Yang Harus Dikerjakan
a – Tentukan apakah setiap pernyataan berikut sesuai dengan teks tentang kanker anak, lalu jawab ya atau tidak disertai kutipan kata-kata teks yang menentukan jawabannya: (i) Dari sekitar 4.000 dokter anak, hanya 50 yang memiliki keahlian menangani kanker. (ii) Penyebaran dokter anak ahli kanker sudah merata di seluruh Indonesia. (iii) Sebagian besar penderita kanker anak dapat diobati dengan kemoterapi.
b – Teruskan teks tentang kanker anak mulai dari kalimat terakhirnya.

Karena itu, jelasnya, dibutuhkan pendanaan yang memadai dalam pendidikan, penelitian, dan pengembangan teknologi diagnosis dan tata laksana kanker pada anak.

Ketua Pokja UKK Hematologi/Onkologi, Ikatan Dokter Anak Indonesia, dr. Bambang Sudarmanto, SpA(K), MARS mengungkapkan, dari sekitar 4.000 dokter anak, hanya 50 dokter anak yang memiliki keahlian dalam penanganan kanker.

Kondisi itu, ujar Bambang, diperburuk lagi dengan penyebaran dokter yang belum merata atau hanya terpusat di Pulau Jawa. Padahal, ujarnya, jumlah penderita kanker anak jumlahnya 20% dari total jumlah penderita kanker.

Sebagian besar penderita kanker anak, menurut Bambang, dapat diobati dengan kemoterapi dan sebagian dengan bedah dan radioterapi. Namun, tambahnya, penyebab kematian akibat kanker anak sering terjadi akibat keterlambatan diagnosa, terjadi hambatan akses fasyankes dan kasus dropout pengobatan akibat kurangnya pengetahuan.

Juliana Hanaratri, MN dari Ikatan Perawat Anak Indonesia (IPANI) berpendapat, dalam penanganan kasus kanker anak para perawat harus terus berupaya meningkatkan keterampilannya, sesuai standar minimal yang ditetapkan International Society of Padriatic Oncology (SIOP).

Cuplikan Data
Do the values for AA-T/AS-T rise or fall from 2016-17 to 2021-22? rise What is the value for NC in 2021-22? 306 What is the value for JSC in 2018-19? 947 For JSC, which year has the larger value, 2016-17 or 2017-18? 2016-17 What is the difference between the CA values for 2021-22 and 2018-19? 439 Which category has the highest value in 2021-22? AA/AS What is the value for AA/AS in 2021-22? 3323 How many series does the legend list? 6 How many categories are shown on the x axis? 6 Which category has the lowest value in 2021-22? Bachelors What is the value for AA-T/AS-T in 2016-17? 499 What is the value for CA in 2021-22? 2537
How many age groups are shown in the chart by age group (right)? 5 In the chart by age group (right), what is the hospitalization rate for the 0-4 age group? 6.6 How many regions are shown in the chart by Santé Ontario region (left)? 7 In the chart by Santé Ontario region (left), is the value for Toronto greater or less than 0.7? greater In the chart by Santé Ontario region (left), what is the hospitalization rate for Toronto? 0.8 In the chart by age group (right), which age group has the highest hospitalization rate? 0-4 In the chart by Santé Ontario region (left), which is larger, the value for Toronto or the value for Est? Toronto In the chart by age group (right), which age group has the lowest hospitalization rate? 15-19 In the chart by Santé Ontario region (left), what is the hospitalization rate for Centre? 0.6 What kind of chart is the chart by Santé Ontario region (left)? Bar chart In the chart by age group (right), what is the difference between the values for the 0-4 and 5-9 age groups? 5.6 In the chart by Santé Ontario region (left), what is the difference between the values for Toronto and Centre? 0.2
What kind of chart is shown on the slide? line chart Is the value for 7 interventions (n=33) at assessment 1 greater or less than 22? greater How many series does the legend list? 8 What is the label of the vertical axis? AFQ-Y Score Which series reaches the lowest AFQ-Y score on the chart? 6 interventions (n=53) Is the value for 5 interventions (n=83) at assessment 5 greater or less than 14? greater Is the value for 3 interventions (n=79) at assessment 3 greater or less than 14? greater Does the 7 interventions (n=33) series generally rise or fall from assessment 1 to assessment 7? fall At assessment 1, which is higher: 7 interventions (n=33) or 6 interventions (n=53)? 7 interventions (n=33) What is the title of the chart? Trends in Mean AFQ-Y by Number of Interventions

Jawaban Berurutan
a –
(i) Ya: "dari sekitar 4.000 dokter anak, hanya 50 dokter anak yang memiliki keahlian dalam penanganan kanker."
(ii) Tidak: "penyebaran dokter yang belum merata atau hanya terpusat di Pulau Jawa."
(iii) Ya: "Sebagian besar penderita kanker anak, menurut Bambang, dapat diobati dengan kemoterapi."

b –
Standar minimal tersebut, jelas Juliana, antara lain perawat kanker anak tidak disarankan terlalu sering dirotasi agar memiliki waktu yang cukup untuk melakukan orientasi terhadap kondisi pasien, pendidikan berkelanjutan dan memperkuat team work, karena penanganan kanker anak berlangsung dalam waktu yang cukup panjang.

Jurnalis Media Indonesia/ Award Winning Journalist Bidang Kesehatan, Siswantini Suryandari berpendapat data epidemiologis tentang kanker anak sangat diperlukan sebagai dasar dalam penentuan perkiraan kebutuhan perawatan paliatif yang dilaksanakan melalui home care maupun di poli rawat jalan.